At other times, Dylan seems to be speaking honestly (or at least you could read him as doing that). His explanation that he was sick of his folk songs is quoted in almost every biography for its truth content:

DYLAN: Anyway, I was playing a lot of songs I didn’t want to play. I was singing words I didn’t really want to sing. I don’t mean words like “God” and “mother” and “President” and “suicide” and “meat cleaver.” I mean simple little words like “if” and “hope” and “you.” But “Like a Rolling Stone” changed it all.

This seems honest and true simply because you can hear it and see it and judge it for yourself in the videos from Newport and in Dont Look Back. It confirms an assumption, a bias that is already built in. On the booing at Newport and Long Island and elsewhere on his fall tour of the United States:

DYLAN: I was kind of stunned. But I can’t put anybody down for coming and booing: after all, they paid to get in. They could have been maybe a little guieter and not so persistent, though. There were a lot of old people there, too; lots of whole families had driven down from Vermont, lots of nurses and their parents, and well, like they just came to hear some relaxing hoedowns, you know, maybe an Indian polka or two. And just when everything’s going all right, here I come on, and the whole place turns into a beer factory. There were a lot of people there who were very pleased that I got booed. I saw them afterward. I do resent somewhat, though, that everybody that booed said they did it because they were old fans.

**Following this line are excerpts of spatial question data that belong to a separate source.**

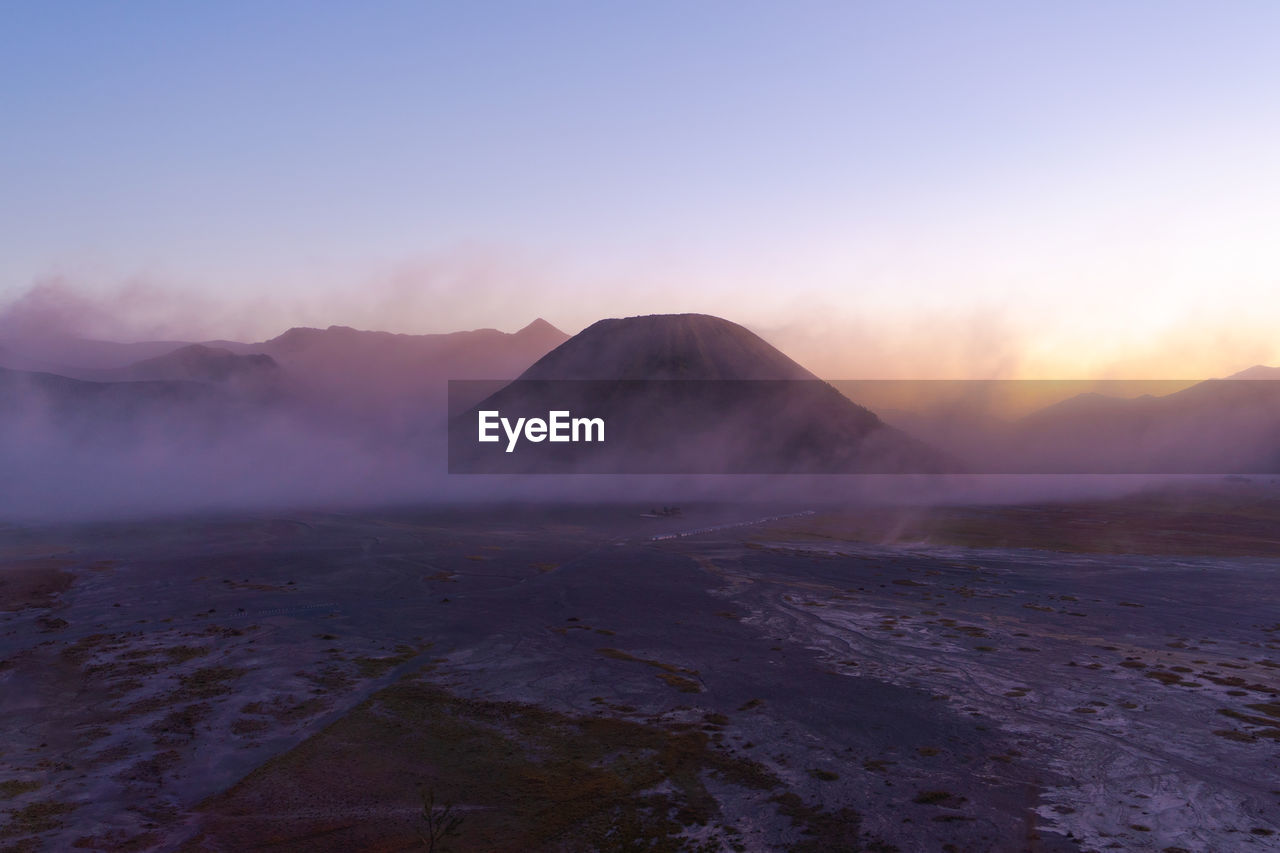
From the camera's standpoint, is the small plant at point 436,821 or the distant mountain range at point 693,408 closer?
the small plant at point 436,821

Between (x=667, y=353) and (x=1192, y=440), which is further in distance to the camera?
(x=1192, y=440)

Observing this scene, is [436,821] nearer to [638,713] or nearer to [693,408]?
[638,713]

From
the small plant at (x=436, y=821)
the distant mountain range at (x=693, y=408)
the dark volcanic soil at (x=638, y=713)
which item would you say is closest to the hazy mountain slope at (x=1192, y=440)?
the distant mountain range at (x=693, y=408)

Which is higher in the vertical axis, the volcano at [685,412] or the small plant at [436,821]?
the volcano at [685,412]

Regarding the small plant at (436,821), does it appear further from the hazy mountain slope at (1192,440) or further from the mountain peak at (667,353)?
the hazy mountain slope at (1192,440)

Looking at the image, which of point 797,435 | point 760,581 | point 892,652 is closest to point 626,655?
point 892,652

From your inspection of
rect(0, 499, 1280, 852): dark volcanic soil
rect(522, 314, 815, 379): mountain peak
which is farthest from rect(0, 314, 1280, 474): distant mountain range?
rect(0, 499, 1280, 852): dark volcanic soil

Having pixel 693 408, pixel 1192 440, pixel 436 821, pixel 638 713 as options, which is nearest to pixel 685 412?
pixel 693 408

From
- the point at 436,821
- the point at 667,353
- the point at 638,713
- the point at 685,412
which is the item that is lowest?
the point at 638,713
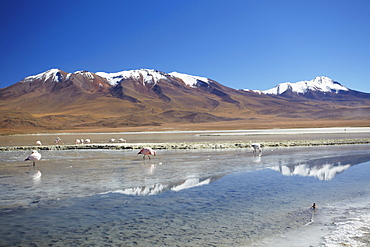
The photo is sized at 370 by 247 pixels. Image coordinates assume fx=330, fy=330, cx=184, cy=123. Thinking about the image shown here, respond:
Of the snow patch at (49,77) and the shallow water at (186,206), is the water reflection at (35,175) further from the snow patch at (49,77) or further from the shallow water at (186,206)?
the snow patch at (49,77)

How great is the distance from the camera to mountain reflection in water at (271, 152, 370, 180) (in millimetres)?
11312

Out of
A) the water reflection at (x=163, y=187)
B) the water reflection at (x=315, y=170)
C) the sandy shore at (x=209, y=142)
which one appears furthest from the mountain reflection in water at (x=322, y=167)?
the sandy shore at (x=209, y=142)

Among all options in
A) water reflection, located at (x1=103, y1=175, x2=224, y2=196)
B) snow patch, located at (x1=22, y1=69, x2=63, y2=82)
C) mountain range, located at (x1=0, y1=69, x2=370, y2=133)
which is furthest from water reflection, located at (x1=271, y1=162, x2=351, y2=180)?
snow patch, located at (x1=22, y1=69, x2=63, y2=82)

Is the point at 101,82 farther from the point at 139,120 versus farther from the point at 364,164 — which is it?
the point at 364,164

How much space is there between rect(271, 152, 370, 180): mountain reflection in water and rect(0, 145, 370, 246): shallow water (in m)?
0.07

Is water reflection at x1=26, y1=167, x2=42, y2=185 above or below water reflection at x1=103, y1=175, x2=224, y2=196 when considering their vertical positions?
above

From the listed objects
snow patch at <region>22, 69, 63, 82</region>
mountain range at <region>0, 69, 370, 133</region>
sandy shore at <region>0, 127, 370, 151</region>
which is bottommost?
sandy shore at <region>0, 127, 370, 151</region>

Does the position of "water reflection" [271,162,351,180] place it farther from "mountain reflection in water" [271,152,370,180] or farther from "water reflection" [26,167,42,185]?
"water reflection" [26,167,42,185]

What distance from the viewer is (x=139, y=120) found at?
97875mm

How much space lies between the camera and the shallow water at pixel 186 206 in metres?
5.43

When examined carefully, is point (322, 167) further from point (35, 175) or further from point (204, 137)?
point (204, 137)

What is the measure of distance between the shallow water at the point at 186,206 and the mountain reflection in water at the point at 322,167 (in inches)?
2.6

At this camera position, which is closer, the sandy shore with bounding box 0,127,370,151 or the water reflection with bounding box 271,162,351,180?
the water reflection with bounding box 271,162,351,180

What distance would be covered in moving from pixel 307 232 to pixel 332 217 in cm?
115
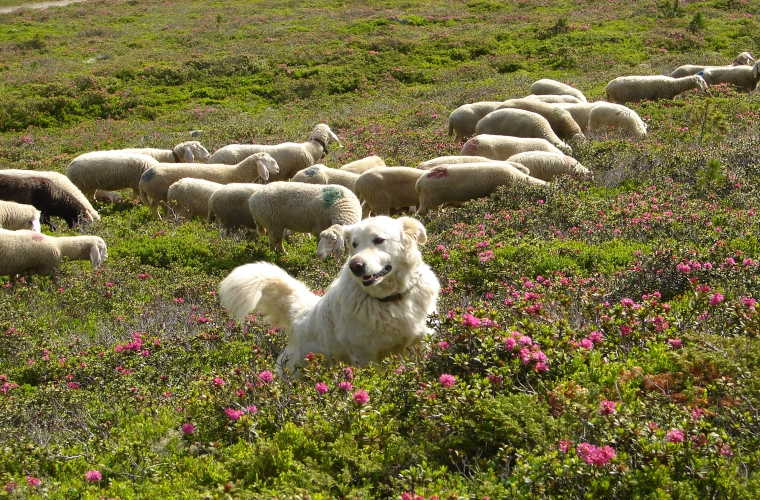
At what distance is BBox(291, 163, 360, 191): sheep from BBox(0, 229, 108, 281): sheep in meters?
3.82

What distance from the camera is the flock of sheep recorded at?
10562mm

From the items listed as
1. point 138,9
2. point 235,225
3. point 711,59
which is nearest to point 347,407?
point 235,225

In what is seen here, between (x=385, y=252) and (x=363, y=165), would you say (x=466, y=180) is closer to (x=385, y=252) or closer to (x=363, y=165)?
(x=363, y=165)

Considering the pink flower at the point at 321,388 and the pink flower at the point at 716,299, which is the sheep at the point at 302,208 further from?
the pink flower at the point at 716,299

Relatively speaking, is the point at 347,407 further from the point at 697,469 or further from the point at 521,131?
the point at 521,131

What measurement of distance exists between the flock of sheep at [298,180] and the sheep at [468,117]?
26 millimetres

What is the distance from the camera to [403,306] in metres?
5.58

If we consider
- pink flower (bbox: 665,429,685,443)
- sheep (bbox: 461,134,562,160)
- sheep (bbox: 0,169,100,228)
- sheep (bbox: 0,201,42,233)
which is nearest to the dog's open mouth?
pink flower (bbox: 665,429,685,443)

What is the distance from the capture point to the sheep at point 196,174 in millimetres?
13703

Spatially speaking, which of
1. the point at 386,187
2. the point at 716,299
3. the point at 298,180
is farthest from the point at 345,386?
the point at 298,180

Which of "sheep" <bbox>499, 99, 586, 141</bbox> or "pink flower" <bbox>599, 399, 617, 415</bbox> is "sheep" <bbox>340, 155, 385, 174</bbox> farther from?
"pink flower" <bbox>599, 399, 617, 415</bbox>

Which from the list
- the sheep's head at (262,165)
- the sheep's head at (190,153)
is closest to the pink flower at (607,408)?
the sheep's head at (262,165)

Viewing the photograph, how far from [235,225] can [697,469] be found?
1005cm

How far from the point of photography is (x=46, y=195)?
507 inches
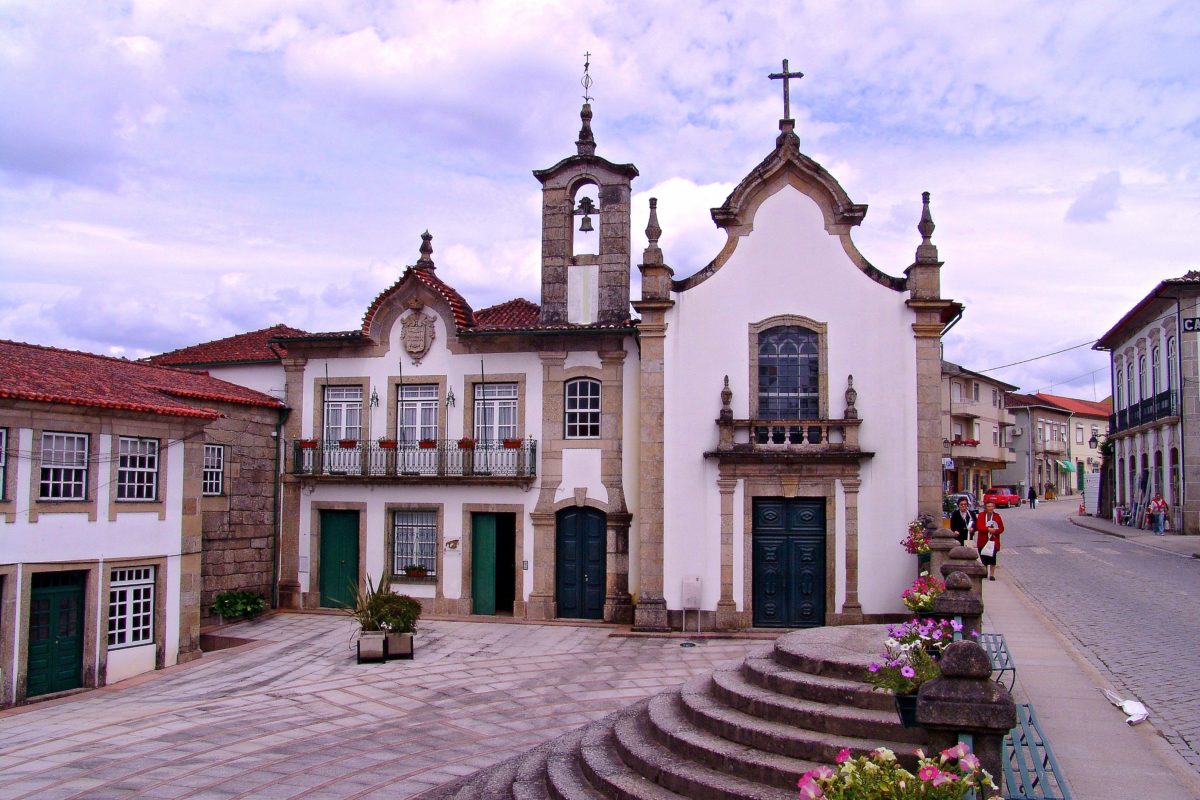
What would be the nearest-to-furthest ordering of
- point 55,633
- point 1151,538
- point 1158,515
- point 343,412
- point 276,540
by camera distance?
1. point 55,633
2. point 276,540
3. point 343,412
4. point 1151,538
5. point 1158,515

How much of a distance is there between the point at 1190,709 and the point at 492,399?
1433cm

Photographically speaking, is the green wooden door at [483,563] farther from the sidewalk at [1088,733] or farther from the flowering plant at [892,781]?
the flowering plant at [892,781]

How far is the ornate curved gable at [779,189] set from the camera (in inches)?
723

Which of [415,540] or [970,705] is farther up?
[970,705]

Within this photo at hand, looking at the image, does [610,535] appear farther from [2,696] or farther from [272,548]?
[2,696]

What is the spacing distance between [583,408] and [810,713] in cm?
1263

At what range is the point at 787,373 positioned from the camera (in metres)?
18.5

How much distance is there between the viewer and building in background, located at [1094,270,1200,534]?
30875mm

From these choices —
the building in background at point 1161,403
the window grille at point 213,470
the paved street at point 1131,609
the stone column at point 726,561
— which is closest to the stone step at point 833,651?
the paved street at point 1131,609

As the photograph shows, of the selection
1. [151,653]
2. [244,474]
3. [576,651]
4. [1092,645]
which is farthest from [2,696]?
[1092,645]

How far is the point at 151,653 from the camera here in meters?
17.4

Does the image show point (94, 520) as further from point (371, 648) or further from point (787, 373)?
point (787, 373)

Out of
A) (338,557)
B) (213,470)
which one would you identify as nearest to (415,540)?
(338,557)

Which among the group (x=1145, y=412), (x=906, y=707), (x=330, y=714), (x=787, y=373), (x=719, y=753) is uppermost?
(x=1145, y=412)
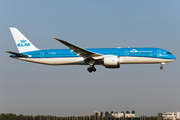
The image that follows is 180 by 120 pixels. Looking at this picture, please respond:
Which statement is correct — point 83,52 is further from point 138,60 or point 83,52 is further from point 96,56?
point 138,60

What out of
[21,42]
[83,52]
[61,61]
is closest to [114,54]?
[83,52]

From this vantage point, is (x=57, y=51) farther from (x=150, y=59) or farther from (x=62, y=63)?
(x=150, y=59)

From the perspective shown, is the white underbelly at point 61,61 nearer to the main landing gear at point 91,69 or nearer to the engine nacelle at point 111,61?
the main landing gear at point 91,69

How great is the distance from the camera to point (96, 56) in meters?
45.0

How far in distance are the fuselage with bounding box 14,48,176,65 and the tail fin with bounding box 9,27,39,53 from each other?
9.49ft

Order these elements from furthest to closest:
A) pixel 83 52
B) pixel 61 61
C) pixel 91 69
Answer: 1. pixel 91 69
2. pixel 61 61
3. pixel 83 52

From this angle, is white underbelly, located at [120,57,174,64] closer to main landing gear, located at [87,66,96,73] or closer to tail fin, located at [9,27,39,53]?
main landing gear, located at [87,66,96,73]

On his break from topical songs, Dylan is a cross between honest and mysterious. By the end of 1965 Joan Baez had already opened her school for non-violent resistance and had stopped paying her income taxes to protest against American militarism, but Dylan had firmly broken with the cause:

PLAYBOY: Do you think it’s pointless to dedicate yourself to the cause of peace and racial equality?

DYLAN: Not pointless to dedicate yourself to peace and racial equality, but rather, it’s pointless to dedicate yourself to the cause; that’s really pointless. That’s very unknowing. To say “cause of peace” is just like saying “hunk of butter.” I mean, how can you listen to anybody who wants you to believe he’s dedicated to the hunk and not to the butter?

Yet for all that honesty, Dylan could still be confounding, and hilarious.

DYLAN: do know what my songs are about.

PLAYBOY: And what’s that?

DYLAN: Oh, some are about four minutes; some are about five, and some, believe it or not, are about eleven or twelve.

PLAYBOY: Can’t you be a bit more informative?

DYLAN: Nope.

Poor Nat Hentoff, having to play straight man for all that.

By summer Dylan will have had his motorcycle accident and will retreat from the public eye. After the Royal Albert Hall shows in May (the real ones, not the ones mistakenly labelled as such) there would be no more live performances by Dylan until 1969. Hentoff offers us one of the last glimpses of Dylan before he turns his attention to his family and cuts off the world.